作業内容
- 1) 医療・ヘルスケア新規事業に関する文章によると、筆者は新規事業開発がどの2つのパートから成ると考えていますか。
- 2) 医療・ヘルスケア新規事業に関する文章を、最後の文の後から引き継いで書き進めてください。

抜粋本文
════════════════════

医療・ヘルスケア領域で成功する事業アイデアの発想法と絞り込み

医学・行政・ビジネスの3つの観点から医療・ヘルスケア業界における新戦略を考察する本連載。今回は事業開発を行う際の"型"について考察する。加藤氏が提案する2つのフェーズ・4つのステップに沿った思考・実践のなかでも鍵となるのは"発想"と"絞り込み"だ。

2つのフェーズ
「戦略的発想」と「社会実装」

最近、医療・ヘルスケア領域の新規事業の立ち上げに関する社内講演や、新規事業のアイデアを評価する社内コンテストの審査員をさせてもらうことが増えました。多くの大企業で医療・ヘルスケア領域の新規事業を見ていく中で、適切に新規事業を創出していくためには、その考え方に"型"があると感じています。今回は、「医療・ヘルスケア領域」に特化して、新規事業創出の"型"についてお伝えします。

筆者は、新規事業開発は「戦略的発想」と「社会実装」の2つのパートからなると考えています。前半の「戦略的発想」とは、新規事業開発のアイデアの候補を絞ったうえで何個かにするフェーズ、そして後半の「社会実装」は、考えたアイデアを自社や自分、現在の時代や状況などを考慮しながら商品・サービスとしていくフェーズを指します(図)。以下に、順を追ってこれを解説していきます。

════════════════════

保存済みの項目
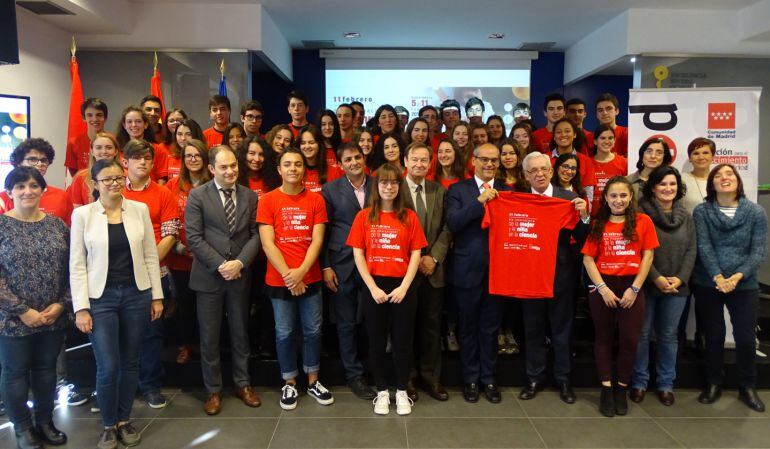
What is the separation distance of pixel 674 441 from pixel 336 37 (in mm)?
7131

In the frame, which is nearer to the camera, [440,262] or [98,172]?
[98,172]

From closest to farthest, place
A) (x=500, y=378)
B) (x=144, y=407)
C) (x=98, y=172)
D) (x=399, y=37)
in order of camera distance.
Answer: (x=98, y=172) → (x=144, y=407) → (x=500, y=378) → (x=399, y=37)

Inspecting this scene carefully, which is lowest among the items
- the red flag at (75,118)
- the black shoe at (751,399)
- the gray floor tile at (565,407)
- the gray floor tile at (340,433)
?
the gray floor tile at (340,433)

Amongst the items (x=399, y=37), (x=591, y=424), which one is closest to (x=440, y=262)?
(x=591, y=424)

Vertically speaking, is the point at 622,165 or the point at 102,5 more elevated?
the point at 102,5

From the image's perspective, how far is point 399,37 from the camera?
8.09 m

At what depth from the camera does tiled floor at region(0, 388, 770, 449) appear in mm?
2953

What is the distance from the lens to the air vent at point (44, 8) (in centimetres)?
508

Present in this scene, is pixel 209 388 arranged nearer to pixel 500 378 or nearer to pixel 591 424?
pixel 500 378

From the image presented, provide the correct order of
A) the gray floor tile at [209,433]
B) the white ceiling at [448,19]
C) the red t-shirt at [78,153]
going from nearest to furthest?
the gray floor tile at [209,433] < the red t-shirt at [78,153] < the white ceiling at [448,19]

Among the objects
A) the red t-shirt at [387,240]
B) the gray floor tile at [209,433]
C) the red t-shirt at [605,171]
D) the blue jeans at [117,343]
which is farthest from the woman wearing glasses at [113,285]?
the red t-shirt at [605,171]

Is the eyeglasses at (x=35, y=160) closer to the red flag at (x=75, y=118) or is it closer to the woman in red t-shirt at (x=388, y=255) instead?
the red flag at (x=75, y=118)

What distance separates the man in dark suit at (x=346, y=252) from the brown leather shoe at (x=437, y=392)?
0.38 meters

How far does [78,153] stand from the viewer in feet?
14.1
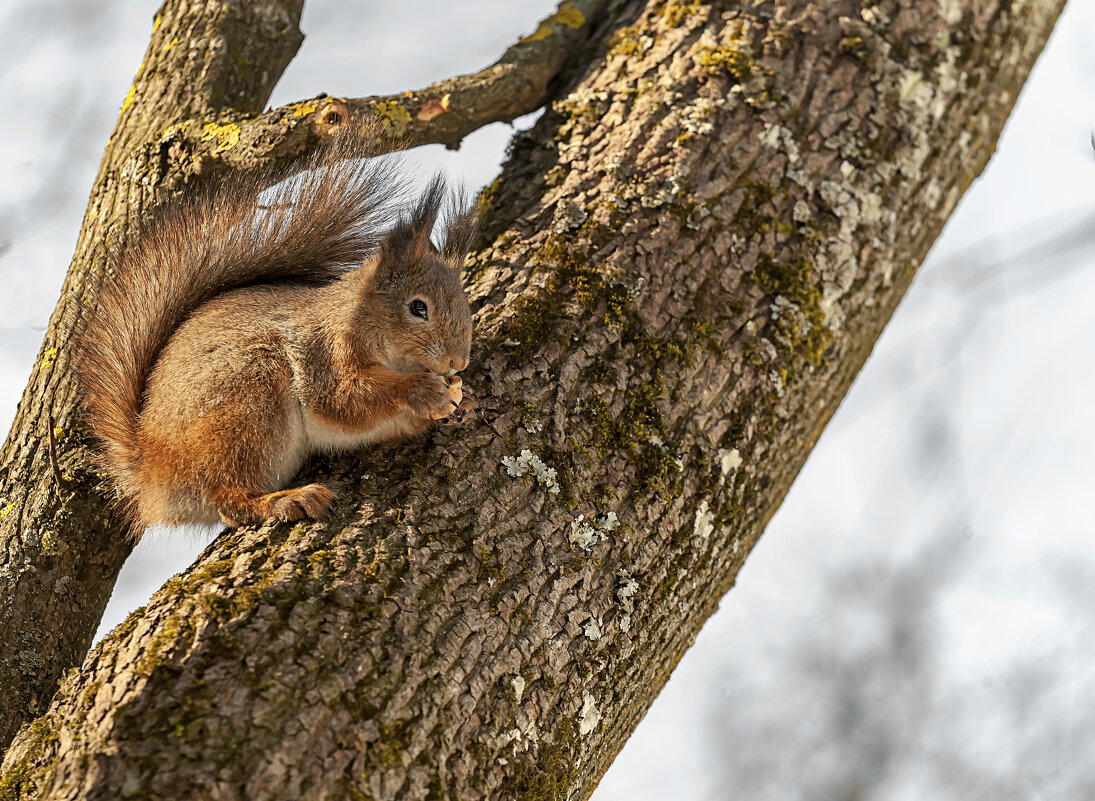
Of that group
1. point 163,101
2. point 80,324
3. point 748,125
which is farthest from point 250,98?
point 748,125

════════════════════

各作業への回答
- 1) 「戦略的発想」と「社会実装」の2つのパートです。

- 2)
図 医療ヘルスケア領域の新規事業の考え方

出典:筆者作成

 

多くの発想を、医療の視点も
ふまえて絞り込む

前半の「戦略的発想」はさらに「Idea(たくさん発想)」と「Strategy(絞る/選ぶ)」という段階に分けられます。

「Idea(たくさん発想)」はその名の通り、たくさん発想をすることです。この際には日本で制度としてやれるかやれないか、マネタイズとして儲かるか儲からないかなどは「一切考えない」ようにします。このような商品・サービスがあり得る、ということをただひたすら挙げていきます。家の近くのコンビニでオンライン診療(遠隔診療)が受けられるサービス、クリニックに患者さんを送客したらキックバックがもらえるサービス、個人に対する医師の顧問サービス...などです。本当に制度などは全く考えなくてもよく、数を増やすことを意識しましょう。海外事例を参考にしたりするのはこのフェーズのためで、日本でできるかどうかは別として、日本にないサービスを知ることに役立ちます。